While there is no simple answer to this question, there are a number of issues that can be seen as contributing to the dilemma of getting students more physically active and engaged.  An often opinioned reason for the lack of physical activity opportunities is the need for more time on subjects such as a reading and math due to global competitiveness.  Other reasons include financial limitations, space constraints and the availability and access to parks, recreational activities and community resources after-school.  All of these reasons hold value but not quite enough to fully and sufficiently answer the question of why more students aren't engaging in more physical activity. 

Perhaps the missing, essential ingredient to the solution of getting students more physically engaged in activity is to improve their attitudes toward physical activity and education.  To improve student attitudes towards something that should be a part of their everyday lives is not an effortless or rudimentary task but one that can be solved.  By placing a greater emphasis on the importance of one’s body during the school day through physical education classes and instruction is key.  Students live in an advanced society and are now forced to choose between an abundance of activities and tasks to engage, mainly as a result of technology development.  While these widgets and gadgets often spark creativity and intellectual performance, they also have created a sedentary by-product of individuals who are now at risk for issues concerning their physical and intellectual development.

#### ABOUT THIS EXERCISE
Repeat the passage on student physical activity word for word, between "Perhaps the missing, essential" and "and intellectual development.", inclusive.

Items listed in a dataset:
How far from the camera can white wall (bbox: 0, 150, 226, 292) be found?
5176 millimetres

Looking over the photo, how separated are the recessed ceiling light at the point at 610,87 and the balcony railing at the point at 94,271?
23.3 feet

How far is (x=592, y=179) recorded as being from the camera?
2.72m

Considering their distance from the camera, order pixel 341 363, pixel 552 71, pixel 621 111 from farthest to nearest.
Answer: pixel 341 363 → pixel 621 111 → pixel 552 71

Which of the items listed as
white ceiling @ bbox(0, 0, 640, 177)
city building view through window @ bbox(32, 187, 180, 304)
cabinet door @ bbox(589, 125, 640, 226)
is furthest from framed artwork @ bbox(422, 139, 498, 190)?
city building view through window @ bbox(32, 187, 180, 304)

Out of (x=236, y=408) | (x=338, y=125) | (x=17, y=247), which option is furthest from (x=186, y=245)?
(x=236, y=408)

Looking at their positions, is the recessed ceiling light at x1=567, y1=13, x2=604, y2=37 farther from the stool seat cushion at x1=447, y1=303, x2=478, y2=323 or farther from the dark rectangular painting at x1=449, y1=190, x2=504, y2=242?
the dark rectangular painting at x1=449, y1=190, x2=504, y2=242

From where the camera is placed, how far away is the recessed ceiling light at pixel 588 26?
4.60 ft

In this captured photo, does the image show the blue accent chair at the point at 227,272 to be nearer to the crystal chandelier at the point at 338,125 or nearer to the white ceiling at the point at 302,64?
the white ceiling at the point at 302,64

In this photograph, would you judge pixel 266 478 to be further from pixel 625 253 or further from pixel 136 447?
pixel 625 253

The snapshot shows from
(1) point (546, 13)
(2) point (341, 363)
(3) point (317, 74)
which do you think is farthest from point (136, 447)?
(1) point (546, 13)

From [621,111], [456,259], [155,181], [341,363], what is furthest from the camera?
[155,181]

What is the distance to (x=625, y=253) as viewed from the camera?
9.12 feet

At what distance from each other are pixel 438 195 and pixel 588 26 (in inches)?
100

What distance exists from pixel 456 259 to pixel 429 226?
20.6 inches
---
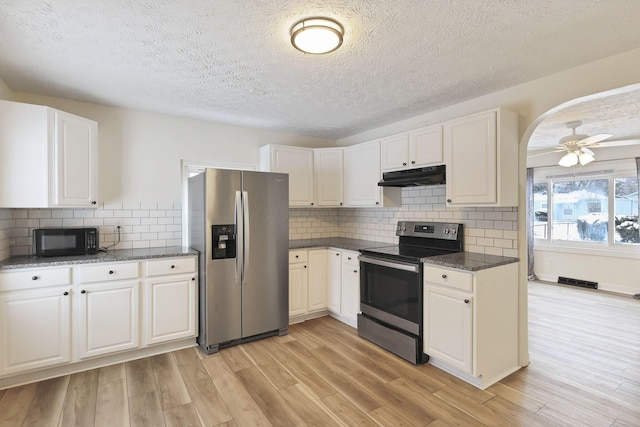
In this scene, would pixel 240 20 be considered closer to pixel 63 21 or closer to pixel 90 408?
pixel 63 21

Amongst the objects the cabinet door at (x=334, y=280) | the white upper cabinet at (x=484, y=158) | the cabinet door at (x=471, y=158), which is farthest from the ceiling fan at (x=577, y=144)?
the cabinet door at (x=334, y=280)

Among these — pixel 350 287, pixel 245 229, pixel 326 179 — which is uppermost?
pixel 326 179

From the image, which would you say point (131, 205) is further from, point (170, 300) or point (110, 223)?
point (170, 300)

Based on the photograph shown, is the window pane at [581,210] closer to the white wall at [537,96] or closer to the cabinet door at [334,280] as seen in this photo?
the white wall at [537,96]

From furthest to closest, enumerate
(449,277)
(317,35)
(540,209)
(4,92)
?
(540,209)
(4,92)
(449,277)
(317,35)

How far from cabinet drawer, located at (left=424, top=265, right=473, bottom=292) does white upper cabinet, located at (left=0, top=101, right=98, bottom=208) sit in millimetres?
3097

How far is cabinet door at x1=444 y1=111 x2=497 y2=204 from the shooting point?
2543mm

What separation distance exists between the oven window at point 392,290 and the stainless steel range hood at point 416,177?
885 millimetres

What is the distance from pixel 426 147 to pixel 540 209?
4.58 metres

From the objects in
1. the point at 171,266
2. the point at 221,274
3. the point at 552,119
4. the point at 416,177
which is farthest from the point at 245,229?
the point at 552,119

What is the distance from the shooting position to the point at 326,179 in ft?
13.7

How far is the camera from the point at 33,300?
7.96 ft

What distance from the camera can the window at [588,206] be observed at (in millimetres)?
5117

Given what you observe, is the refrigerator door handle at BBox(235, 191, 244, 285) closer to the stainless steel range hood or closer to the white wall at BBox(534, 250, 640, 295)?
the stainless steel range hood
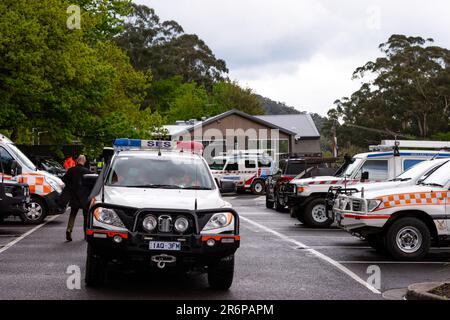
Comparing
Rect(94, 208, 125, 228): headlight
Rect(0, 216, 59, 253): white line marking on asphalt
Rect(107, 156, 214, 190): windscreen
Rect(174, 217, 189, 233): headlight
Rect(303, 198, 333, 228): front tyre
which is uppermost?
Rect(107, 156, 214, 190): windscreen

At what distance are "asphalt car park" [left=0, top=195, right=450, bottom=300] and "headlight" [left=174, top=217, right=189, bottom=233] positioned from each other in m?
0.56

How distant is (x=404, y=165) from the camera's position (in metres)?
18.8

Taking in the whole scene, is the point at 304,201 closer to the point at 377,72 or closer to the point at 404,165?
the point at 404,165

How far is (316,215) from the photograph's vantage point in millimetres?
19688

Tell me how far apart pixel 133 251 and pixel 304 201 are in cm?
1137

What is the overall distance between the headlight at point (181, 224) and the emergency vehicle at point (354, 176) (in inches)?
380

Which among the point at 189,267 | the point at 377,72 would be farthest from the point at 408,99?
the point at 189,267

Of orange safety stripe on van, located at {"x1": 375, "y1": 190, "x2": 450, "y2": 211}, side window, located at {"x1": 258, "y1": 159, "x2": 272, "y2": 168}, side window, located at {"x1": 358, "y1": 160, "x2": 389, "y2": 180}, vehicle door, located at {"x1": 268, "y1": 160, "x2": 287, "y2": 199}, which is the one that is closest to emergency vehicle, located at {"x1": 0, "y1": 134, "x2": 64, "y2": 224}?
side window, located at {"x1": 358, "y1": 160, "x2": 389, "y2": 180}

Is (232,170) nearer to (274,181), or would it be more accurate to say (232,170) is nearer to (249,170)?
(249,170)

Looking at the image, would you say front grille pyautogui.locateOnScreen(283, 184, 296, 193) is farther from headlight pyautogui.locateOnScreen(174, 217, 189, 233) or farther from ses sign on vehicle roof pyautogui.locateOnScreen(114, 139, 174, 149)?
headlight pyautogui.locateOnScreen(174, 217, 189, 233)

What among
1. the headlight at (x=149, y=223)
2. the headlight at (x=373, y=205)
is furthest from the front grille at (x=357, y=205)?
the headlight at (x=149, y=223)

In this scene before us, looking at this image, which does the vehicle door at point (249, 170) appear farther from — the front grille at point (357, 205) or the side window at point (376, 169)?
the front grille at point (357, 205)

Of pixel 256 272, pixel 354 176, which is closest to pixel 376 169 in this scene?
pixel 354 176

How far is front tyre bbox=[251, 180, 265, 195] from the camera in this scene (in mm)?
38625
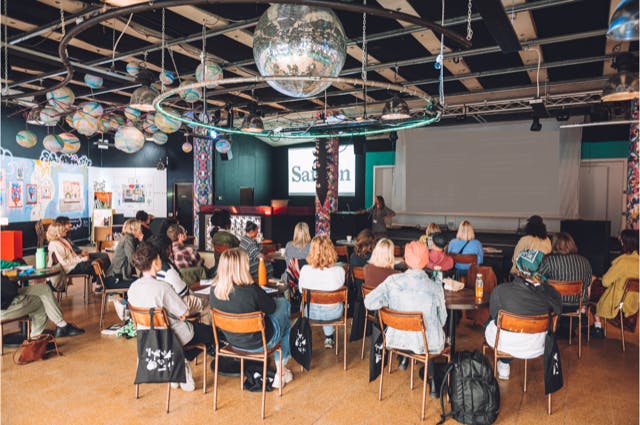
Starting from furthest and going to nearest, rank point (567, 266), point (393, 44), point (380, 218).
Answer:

#### YOUR RESPONSE
Perhaps the missing, essential ingredient to the solution of getting students more physically engaged in activity is to improve their attitudes toward physical activity and education.  To improve student attitudes towards something that should be a part of their everyday lives is not an effortless or rudimentary task but one that can be solved.  By placing a greater emphasis on the importance of one’s body during the school day through physical education classes and instruction is key.  Students live in an advanced society and are now forced to choose between an abundance of activities and tasks to engage, mainly as a result of technology development.  While these widgets and gadgets often spark creativity and intellectual performance, they also have created a sedentary by-product of individuals who are now at risk for issues concerning their physical and intellectual development.